Faits divers – Justice

Explosion de LyonDellBasell à Berre : l'enquête penche pour une piste interne

Par Marion Bernard, France Bleu Provence et France Bleu mardi 15 septembre 2015 à 6:00

L'explosion avait provoqué un panache de fumée visible à plusieurs kilomètres
L'explosion avait provoqué un panache de fumée visible à plusieurs kilomètres © Max PPP - Serge Gueroult

Deux mois pile, ce lundi, après l'incendie de la raffinerie LyonDellBasell de Berre-L'Etang, les enquêteurs, qui avaient rapidement établi la thèse de l'acte criminel, ont déjà recueilli des éléments d'importance. Ils privilégieraient désormais la piste interne à l'entreprise.

"C'est un travail de longue haleine, mais il y a de l'espoir" confie une source proche des enquêteurs de la cellule spéciale, que la Section de Recherche de la Gendarmerie Nationale a chargé de ce dossier. Le 14 juillet dernier, une explosion avait réveillé, à 3 heures du matin, les habitants du pourtour de l'étang de Berre, et avait vite enflammé_ _deux cuves de 11 000 et 48 000 m3, heureusement sans faire de blessés. 

Après avoir évoqué la piste de l'attentat terroriste, puis de l'acte malveillant délibéré, les recherches semblent se resserrer vers une piste interne à l'entreprise, au sens large : salarié, ex-employé direct ou d'une entreprise sous-traitante, ou même collaborateur externe, d'une entreprise liée de près ou de loin à LyonDellBasel et à son site de Berre.

Plusieurs employés du site, notamment parmi les délégués syndicaux, ont été auditionnés par les gendarmes. Avec, encore présent dans les esprits, le souvenir de gros conflits sociaux, en 2011, entraînés par le projet de fermeture de l'activité raffinerie du pôle de Berre.

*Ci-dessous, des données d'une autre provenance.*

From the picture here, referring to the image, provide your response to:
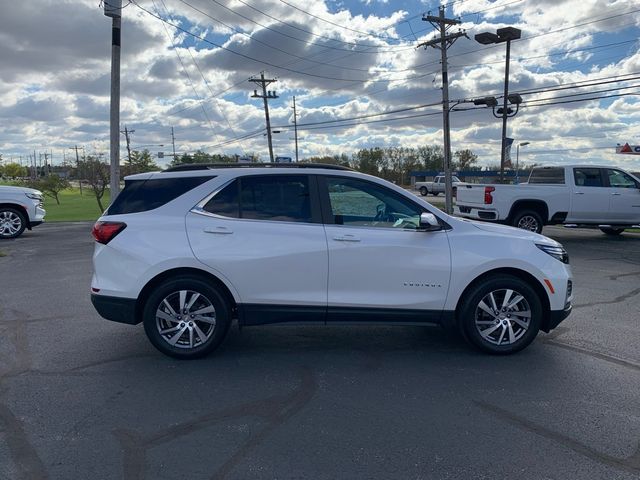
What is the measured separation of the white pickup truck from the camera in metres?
13.1

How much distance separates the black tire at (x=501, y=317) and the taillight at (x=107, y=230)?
326cm

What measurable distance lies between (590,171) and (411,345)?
423 inches

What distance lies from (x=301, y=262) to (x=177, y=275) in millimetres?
1146

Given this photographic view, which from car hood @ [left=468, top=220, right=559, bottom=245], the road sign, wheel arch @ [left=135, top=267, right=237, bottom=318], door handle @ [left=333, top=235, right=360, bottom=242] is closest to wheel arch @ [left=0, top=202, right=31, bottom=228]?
wheel arch @ [left=135, top=267, right=237, bottom=318]

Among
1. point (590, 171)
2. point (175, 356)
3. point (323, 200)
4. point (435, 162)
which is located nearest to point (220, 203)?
point (323, 200)

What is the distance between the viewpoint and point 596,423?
139 inches

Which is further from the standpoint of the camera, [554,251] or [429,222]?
[554,251]

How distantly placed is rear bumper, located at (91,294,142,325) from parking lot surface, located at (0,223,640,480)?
417mm

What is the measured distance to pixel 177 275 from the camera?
4.59m

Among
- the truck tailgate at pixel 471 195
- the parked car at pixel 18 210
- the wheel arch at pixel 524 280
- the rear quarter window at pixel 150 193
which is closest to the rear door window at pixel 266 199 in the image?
the rear quarter window at pixel 150 193

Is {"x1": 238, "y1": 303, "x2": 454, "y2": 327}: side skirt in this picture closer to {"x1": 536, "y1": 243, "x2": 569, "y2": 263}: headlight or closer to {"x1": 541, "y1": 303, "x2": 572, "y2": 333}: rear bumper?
{"x1": 541, "y1": 303, "x2": 572, "y2": 333}: rear bumper

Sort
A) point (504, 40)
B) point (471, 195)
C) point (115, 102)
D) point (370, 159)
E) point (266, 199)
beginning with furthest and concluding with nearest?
point (370, 159)
point (504, 40)
point (115, 102)
point (471, 195)
point (266, 199)

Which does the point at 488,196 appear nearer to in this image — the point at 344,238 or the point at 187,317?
the point at 344,238

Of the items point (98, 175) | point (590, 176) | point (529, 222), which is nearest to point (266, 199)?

Le but : paralyser l'activité du site

Une certitude : les trois système de mise à feu retrouvés sur trois gigantesques cuves du site (dont un qui ne s'est pas déclenché) étaient loin d'être rudimentaires. Le geste commis le 14 juillet dernier dans l'enceinte de ce site - pourtant fermé par une clôture de 18 km - avait donc un but précis : paralyser la raffinerie de la firme américaine, techniquement, mais aussi économiquement.

C'est d'ailleurs la raison pour laquelle les américains seraient attentifs aux avancées de l'enquête : le naphta contenu dans les cuves, et évaporé dans les airs lors de ces explosions, est un produit très coûteux : près de 600 dollars le m3. Lyondellbasell a déjà, sans doute, remercié les pompiers, qui ce matin-là en éteignant les cuves lui ont aussi évité que 24 millions d'euros ne partent en fumée.